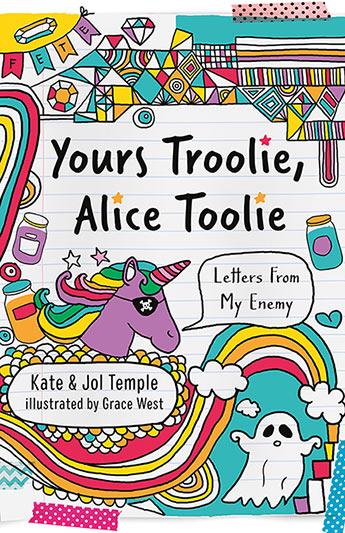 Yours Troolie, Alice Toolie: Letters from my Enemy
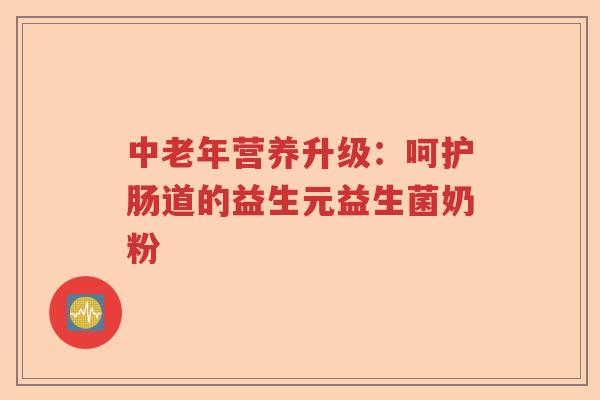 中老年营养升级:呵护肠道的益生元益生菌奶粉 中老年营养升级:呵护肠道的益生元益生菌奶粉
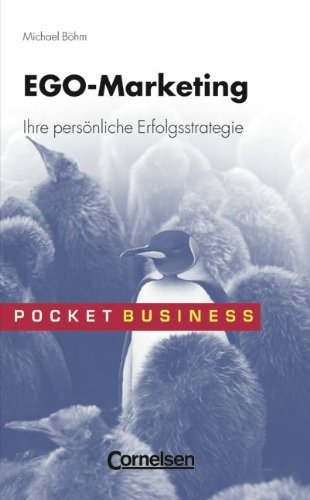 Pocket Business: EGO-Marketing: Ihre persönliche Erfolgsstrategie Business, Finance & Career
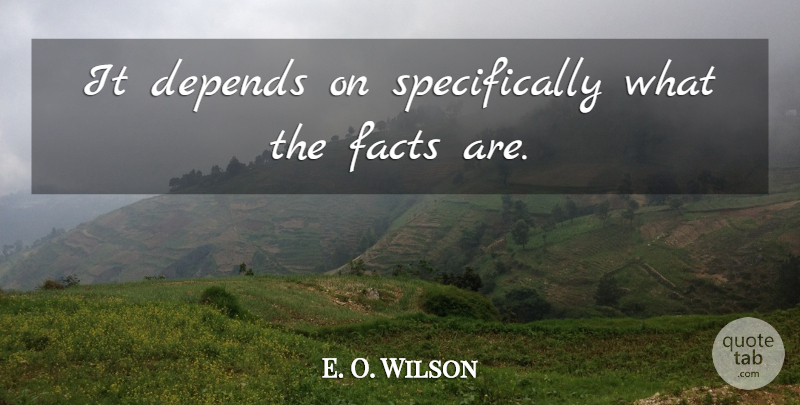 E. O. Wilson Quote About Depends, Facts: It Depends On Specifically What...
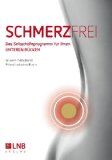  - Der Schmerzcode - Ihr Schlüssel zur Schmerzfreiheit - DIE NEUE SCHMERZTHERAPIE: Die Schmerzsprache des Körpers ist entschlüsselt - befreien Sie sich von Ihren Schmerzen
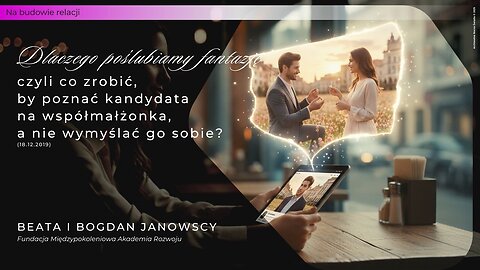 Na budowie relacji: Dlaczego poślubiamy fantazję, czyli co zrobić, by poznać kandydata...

####################

• **TASK TO CARRY OUT**
Convert the material, from its first line through the line containing "E. O. Wilson", into a Markdown table with the columns Row and Text, numbering each line and leaving out blank lines and the pictures.

• **TASK RESPONSE**
| Row | Text |
|---|---|
| 1 |  Yours Troolie, Alice Toolie: Letters from my Enemy |
| 2 |  中老年营养升级:呵护肠道的益生元益生菌奶粉 中老年营养升级:呵护肠道的益生元益生菌奶粉 |
| 3 |  Pocket Business: EGO-Marketing: Ihre persönliche Erfolgsstrategie Business, Finance & Career |
| 4 |  E. O. Wilson Quote About Depends, Facts: It Depends On Specifically What... |